Reinventing the Wheel (at a Goodyear Plant)
Yesterday, Amy Slowthower shared her well-earned frustrations about the expensive, tiresome process of developing a new teacher evaluation system for DPS. I feel her pain; there’s nary an aspect of school reform where there aren’t people taking forever and a day to come up with some new plan, and squandering millions of dollars as they dither.
What I don’t understand is why we feel it’s necessary for DPS to come up with a new teacher evaluation system in the first place.
When I first learned about Denver’s teacher evaluation system, I was actually very impressed. The current system identifies five performance standards on which teachers are assessed (instruction, assessment, curriculum & planning, learning environment, and professional responsibilities). Each standard has between three and five expectations to be met, suggested indicators for each expectation, and a rubric to gauge whether teachers are not meeting, developing, meeting, or exceeding expectations for each standard. There is a space for teachers to enter self-comments, and their reflections on how they address each professional standard. There is also a summary of evidence journal administrators are supposed to gather and complete to justify the ratings they give in each area. Before the final evaluation is submitted, teachers and administrators are expected to meet to discuss any discrepancies in their respective perceptions of the teacher’s performance. The meeting also provides teachers an opportunity to offer more evidence (artifacts, student work, input from peers or parents) of what’s going on in their classroom, and receive feedback they can use to immediately improve their practice.
The system isn’t perfect, of course, though as I look over the forms and standards themselves, the only improvement that immediately comes to mind is to differentiate the Comprehensive Performance Rating at the end. Currently, the only options are “satisfactory” and ‘unsatisfactory,” though the information culled from the rest of the evaluation could easily support an overall rating of “not meeting,” “developing,” “meeting,” or “exceeding”, or whatever terms one likes.
The problem isn’t with the system itself, but the people using it.
For instance, on my most recent evaluation, I was meeting or exceeding expectations in all but one indicator under one standard. Yet the evaluator comments are overwhelmingly negative and demonstrably false. In one area where my performance exceeded expectations (assessment), the evaluator comments are similarly inaccurate, and easily disproven with even the quickest glance at my students’ data (yes, that data, that I try not to focus on, and everyone else claims to value so highly!). Several friends of mine have described similar situations at that and other DPS schools. One DPS teacher even told me he was never observed, but the principal just wrote that he “deemed him to be a competent teacher” and didn’t bother to fill out the rest of the document. That evaluation was enough to grant this third-year teacher non-probationary (“tenured”) status. Some principals don’t bother to have the final meeting, others don’t give teachers their documents in enough time to respond…it’s a mess.
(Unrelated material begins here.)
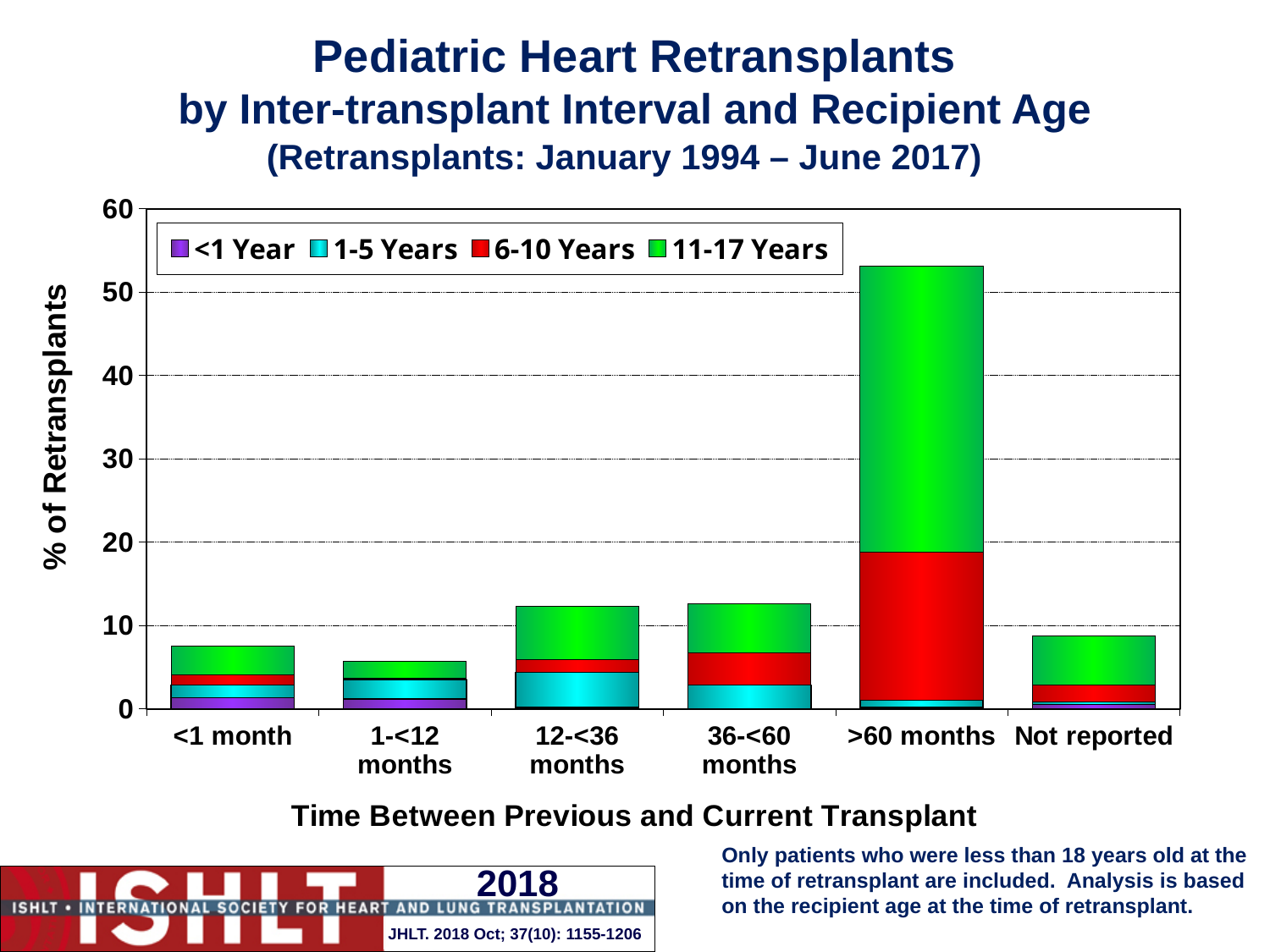
Is the total value for 12-<36 months greater or less than 10? greater Is the total value for <1 month greater or less than 10? less Is the total value for >60 months greater or less than 50? greater Which has a larger total percentage of retransplants, >60 months or Not reported? >60 months Which recipient age group is shown in green in the legend? 11-17 Years Which inter-transplant interval has the highest total percentage of retransplants? >60 months What kind of chart is shown on the slide? Stacked bar chart What is the label of the y axis? % of Retransplants How many inter-transplant interval categories are shown on the x axis? 6 Which inter-transplant interval has the lowest total percentage of retransplants? 1-<12 months How many recipient age groups does the legend list? 4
Why does this happen? Because overworked (and/or underhanded) principals know they can put just about anything on those forms and it won’t matter– no one is checking up on them. There is no meaningful oversight in this area– no close reading by the instructional superintendent to check for glaring omissions or inaccuracies, no timely investigation of teachers’ claims of misuse, no central office audits of the accuracy of what has been entered into the record, no nothing. Everything gets signed and kicked to the next location until it eventually lands in a file that’s rarely–if ever– opened. Whatever new system comes out of this current work won’t be any more effective if it suffers the same fate.
The higher-ups at DPS are probably as overwhelmed as the rank-and-file educators they’re supposed to support. But the path to advancement in such a place requires you to be more concerned about keeping up with the latest trendy school reform than stopping to seriously examine and address what’s going on out in the schools. (And why bother with that, anyway? There’s more money to be won from reinventing the wheel than fixing and using the tires you’ve got.)
So they’ve spent ten months, and a few million dollars, working on this. Spend ten years, and a billion dollars if you want. Or don’t. Who cares? Until the “look-busy-and-talk-smooth” culture at 900 Grant changes, it won’t make a whit of difference.